BEGIN Passage to read

- Directed by: Phil Karlson
- Screenplay by: Richard Schayer
- Story by: Frank Gruber
- Produced by: Bernard Small
- Starring: George Montgomery Gale Storm
- Cinematography: Ellis W. Carter
- Edited by: Al Clark
- Music by: Paul Sawtell
- Color process: Supercinecolor
- Production company: Edward Small Productions
- Distributed by: Columbia Pictures
- Release date: June 3, 1951;
- Running time: 74 minutes
- Country: United States
- Language: English

= The Texas Rangers (1951 film) =

1951 film by Phil Karlson

The Texas Rangers is a 1951 American SuperCinecolor Western film directed by Phil Karlson and starring George Montgomery and Gale Storm.

==Plot==
Johnny Carver and Buff Smith are released from jail by the head of the Texas Rangers to help capture outlaw Sam Bass, who has been terrorizing Texas. The men appear to be planning a double cross in league with the outlaws until the big holdup of a gold train when they fight on the Rangers' side.

END Passage to read

# Problem to work on:
Reproduce the film credits and summary for The Texas Rangers (1951) in full, with no changes. The records are not used in any way here.

BEGIN Records shown

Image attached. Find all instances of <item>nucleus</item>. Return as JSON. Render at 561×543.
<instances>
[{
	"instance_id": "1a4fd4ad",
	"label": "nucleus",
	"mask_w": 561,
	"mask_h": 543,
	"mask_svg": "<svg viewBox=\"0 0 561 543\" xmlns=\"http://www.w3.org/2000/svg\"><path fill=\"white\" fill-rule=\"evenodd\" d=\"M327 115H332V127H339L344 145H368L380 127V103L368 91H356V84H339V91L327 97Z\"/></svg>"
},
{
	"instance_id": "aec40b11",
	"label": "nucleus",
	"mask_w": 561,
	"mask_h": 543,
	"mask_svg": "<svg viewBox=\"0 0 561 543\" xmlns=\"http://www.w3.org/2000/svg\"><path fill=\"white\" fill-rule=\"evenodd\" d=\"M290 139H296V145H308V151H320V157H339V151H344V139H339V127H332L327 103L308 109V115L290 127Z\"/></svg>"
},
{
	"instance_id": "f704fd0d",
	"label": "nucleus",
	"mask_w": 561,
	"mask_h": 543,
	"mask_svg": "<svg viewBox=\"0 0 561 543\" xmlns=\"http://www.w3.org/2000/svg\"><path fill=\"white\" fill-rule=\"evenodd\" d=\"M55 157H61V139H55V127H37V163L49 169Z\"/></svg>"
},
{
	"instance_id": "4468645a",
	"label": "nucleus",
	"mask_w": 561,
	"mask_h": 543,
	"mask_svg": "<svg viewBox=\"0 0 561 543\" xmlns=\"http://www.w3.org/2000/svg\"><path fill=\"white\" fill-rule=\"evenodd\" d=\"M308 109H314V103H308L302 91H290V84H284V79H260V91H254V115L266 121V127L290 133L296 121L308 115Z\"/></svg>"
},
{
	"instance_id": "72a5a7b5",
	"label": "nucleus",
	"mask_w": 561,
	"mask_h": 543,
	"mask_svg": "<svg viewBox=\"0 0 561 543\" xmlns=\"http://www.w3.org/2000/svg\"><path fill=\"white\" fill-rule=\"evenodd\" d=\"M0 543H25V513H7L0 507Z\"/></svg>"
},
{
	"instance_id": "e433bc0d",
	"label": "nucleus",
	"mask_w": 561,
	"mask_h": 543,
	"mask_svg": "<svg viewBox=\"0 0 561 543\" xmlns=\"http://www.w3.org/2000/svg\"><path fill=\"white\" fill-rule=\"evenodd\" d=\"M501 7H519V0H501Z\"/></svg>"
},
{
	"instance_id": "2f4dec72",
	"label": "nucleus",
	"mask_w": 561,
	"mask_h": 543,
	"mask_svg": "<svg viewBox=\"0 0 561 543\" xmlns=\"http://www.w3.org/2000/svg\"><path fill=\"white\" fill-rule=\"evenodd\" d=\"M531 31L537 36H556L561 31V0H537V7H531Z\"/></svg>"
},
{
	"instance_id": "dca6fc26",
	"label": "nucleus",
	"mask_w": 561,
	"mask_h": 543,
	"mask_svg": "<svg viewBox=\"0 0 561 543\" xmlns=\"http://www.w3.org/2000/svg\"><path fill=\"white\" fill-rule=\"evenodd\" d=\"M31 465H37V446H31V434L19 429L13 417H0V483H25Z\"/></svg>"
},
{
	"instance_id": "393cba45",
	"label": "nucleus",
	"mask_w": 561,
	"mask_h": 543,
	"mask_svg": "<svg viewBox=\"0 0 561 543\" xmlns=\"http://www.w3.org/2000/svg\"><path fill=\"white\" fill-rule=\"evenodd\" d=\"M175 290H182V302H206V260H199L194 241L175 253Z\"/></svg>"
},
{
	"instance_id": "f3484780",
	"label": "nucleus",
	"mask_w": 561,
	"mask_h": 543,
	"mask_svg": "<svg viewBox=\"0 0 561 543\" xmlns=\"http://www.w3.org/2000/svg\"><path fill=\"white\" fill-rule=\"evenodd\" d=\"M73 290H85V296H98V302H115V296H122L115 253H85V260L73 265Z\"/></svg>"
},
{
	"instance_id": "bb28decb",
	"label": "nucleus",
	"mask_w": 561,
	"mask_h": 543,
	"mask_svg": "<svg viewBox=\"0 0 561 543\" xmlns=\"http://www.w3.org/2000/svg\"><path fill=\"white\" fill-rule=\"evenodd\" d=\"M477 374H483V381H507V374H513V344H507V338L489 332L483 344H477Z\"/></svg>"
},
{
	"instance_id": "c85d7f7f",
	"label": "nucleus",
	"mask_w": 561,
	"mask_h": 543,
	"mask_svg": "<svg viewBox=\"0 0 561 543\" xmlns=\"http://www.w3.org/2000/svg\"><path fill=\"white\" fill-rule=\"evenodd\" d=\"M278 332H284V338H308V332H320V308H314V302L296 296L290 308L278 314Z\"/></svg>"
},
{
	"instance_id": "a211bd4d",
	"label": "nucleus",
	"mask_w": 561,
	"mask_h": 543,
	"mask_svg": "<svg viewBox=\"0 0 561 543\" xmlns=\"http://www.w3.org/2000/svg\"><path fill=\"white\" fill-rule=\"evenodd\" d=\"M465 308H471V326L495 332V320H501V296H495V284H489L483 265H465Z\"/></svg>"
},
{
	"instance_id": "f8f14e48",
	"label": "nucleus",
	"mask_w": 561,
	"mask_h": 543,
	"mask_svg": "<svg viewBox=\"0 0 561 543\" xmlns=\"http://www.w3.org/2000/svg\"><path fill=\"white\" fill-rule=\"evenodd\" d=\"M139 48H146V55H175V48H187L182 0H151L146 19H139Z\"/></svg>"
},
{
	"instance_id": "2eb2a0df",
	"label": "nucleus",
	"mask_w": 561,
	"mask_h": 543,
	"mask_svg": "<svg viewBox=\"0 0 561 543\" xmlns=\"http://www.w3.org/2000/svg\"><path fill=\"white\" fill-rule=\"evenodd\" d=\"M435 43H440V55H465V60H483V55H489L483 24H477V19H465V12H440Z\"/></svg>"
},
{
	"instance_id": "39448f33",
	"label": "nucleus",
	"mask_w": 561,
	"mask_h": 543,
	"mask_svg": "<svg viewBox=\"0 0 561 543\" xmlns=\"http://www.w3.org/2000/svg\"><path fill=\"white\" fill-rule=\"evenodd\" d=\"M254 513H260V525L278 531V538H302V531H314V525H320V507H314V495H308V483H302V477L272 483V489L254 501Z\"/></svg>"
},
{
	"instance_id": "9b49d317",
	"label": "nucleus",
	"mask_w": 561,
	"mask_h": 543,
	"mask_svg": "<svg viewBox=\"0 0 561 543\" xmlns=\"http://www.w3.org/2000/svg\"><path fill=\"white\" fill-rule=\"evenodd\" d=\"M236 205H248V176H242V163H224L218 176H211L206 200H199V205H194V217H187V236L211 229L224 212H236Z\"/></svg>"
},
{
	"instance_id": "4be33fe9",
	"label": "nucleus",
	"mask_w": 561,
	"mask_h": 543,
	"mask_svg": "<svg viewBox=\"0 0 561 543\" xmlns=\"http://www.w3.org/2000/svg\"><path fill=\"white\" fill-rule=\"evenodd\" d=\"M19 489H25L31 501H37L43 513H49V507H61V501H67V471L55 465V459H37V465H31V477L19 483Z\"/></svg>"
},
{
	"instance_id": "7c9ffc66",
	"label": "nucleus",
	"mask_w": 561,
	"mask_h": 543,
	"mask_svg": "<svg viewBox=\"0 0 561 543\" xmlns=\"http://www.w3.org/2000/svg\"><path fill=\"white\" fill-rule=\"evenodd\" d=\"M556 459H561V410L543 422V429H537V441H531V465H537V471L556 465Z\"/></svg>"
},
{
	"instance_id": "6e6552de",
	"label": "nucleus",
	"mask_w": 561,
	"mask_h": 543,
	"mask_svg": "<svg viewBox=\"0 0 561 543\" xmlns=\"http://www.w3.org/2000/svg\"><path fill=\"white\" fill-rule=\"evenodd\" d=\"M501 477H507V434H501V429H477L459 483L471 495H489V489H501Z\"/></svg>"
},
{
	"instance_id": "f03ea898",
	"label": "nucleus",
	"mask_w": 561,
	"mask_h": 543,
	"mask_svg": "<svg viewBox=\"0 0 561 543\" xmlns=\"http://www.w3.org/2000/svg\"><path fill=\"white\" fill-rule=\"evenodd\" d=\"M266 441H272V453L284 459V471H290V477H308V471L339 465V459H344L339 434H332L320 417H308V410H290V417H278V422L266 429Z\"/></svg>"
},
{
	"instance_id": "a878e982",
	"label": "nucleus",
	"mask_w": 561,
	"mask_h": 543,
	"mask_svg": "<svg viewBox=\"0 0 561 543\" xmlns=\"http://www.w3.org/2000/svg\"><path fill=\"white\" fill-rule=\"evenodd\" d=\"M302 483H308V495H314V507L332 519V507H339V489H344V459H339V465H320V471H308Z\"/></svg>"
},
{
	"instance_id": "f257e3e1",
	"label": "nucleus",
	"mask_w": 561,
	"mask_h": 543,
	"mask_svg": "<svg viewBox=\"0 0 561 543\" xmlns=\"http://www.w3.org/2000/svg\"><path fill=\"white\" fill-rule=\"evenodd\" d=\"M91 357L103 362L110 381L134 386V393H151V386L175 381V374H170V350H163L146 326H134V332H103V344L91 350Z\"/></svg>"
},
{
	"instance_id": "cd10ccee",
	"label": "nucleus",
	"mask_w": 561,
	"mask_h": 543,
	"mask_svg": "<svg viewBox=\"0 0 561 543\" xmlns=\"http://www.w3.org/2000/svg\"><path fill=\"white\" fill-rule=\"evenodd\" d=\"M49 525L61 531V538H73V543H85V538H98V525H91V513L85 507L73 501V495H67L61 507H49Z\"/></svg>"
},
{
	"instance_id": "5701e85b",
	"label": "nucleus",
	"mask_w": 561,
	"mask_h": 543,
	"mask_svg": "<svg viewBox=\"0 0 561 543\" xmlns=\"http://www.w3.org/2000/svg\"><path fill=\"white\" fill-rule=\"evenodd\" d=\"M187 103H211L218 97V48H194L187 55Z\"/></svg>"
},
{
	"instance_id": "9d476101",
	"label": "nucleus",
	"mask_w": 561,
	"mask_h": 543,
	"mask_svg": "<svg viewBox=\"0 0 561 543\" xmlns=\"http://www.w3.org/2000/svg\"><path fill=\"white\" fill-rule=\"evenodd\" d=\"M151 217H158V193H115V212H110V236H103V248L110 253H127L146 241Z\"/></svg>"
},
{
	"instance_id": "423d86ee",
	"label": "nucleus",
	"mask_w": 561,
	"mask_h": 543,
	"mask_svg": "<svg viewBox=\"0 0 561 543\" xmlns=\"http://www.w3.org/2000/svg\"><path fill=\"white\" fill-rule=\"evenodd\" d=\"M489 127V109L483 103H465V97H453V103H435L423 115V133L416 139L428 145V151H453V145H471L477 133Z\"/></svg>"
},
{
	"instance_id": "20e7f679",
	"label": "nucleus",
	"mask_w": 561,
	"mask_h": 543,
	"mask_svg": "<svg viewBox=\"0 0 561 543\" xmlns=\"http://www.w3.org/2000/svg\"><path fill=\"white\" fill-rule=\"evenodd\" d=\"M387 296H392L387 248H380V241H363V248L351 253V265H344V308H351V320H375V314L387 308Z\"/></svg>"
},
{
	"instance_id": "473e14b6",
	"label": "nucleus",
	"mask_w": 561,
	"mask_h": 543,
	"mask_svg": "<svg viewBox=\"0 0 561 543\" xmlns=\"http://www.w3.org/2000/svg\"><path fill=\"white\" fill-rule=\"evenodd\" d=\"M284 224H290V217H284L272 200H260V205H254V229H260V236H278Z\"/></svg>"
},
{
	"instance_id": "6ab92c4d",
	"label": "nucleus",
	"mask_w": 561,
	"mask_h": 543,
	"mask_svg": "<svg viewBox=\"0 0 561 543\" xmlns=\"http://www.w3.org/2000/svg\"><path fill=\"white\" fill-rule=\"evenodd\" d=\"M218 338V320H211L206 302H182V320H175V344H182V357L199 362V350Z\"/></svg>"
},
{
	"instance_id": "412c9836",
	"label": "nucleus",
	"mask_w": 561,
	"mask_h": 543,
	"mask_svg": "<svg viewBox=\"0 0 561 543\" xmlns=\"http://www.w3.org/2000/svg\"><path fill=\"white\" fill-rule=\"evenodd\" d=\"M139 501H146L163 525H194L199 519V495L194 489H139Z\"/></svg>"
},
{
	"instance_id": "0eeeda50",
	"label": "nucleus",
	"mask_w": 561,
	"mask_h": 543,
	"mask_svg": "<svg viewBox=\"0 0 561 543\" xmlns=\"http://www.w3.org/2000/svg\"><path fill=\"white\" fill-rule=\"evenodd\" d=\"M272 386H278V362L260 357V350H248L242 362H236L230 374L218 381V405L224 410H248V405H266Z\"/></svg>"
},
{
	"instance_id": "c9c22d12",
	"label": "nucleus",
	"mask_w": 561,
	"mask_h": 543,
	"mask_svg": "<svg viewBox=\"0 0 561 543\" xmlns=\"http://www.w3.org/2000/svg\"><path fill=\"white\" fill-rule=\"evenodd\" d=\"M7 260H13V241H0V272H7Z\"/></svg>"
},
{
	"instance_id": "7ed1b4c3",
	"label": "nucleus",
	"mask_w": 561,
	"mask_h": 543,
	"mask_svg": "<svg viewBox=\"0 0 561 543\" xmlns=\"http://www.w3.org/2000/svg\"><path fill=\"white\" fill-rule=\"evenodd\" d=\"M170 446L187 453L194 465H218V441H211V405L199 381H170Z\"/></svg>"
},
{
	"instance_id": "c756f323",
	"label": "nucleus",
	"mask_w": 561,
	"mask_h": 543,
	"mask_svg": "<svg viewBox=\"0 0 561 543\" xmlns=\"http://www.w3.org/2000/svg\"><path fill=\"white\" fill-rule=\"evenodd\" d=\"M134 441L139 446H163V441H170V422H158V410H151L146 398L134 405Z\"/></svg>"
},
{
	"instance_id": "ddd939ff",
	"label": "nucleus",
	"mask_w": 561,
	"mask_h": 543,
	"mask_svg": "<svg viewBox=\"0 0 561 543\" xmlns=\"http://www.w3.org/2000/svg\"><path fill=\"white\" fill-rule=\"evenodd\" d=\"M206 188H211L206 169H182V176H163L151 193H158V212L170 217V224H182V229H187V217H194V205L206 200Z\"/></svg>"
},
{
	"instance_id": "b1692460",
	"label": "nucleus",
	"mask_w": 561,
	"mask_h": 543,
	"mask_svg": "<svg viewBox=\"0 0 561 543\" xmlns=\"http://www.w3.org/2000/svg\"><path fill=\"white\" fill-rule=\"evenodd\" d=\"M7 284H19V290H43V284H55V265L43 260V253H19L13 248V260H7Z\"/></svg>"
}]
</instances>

END Records shown

# Response to this task:
- Directed by: Phil Karlson
- Screenplay by: Richard Schayer
- Story by: Frank Gruber
- Produced by: Bernard Small
- Starring: George Montgomery Gale Storm
- Cinematography: Ellis W. Carter
- Edited by: Al Clark
- Music by: Paul Sawtell
- Color process: Supercinecolor
- Production company: Edward Small Productions
- Distributed by: Columbia Pictures
- Release date: June 3, 1951;
- Running time: 74 minutes
- Country: United States
- Language: English

= The Texas Rangers (1951 film) =

1951 film by Phil Karlson

The Texas Rangers is a 1951 American SuperCinecolor Western film directed by Phil Karlson and starring George Montgomery and Gale Storm.

==Plot==
Johnny Carver and Buff Smith are released from jail by the head of the Texas Rangers to help capture outlaw Sam Bass, who has been terrorizing Texas. The men appear to be planning a double cross in league with the outlaws until the big holdup of a gold train when they fight on the Rangers' side.